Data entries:
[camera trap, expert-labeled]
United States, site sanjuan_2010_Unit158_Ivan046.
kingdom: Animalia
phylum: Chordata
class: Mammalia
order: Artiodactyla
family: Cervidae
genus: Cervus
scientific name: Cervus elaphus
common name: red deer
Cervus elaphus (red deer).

**WHAT YOU WILL DO**
The data above should be reproduced in full and exactly.

**SOLUTION**
[camera trap, expert-labeled]
United States, site sanjuan_2010_Unit158_Ivan046.
kingdom: Animalia
phylum: Chordata
class: Mammalia
order: Artiodactyla
family: Cervidae
genus: Cervus
scientific name: Cervus elaphus
common name: red deer
Cervus elaphus (red deer).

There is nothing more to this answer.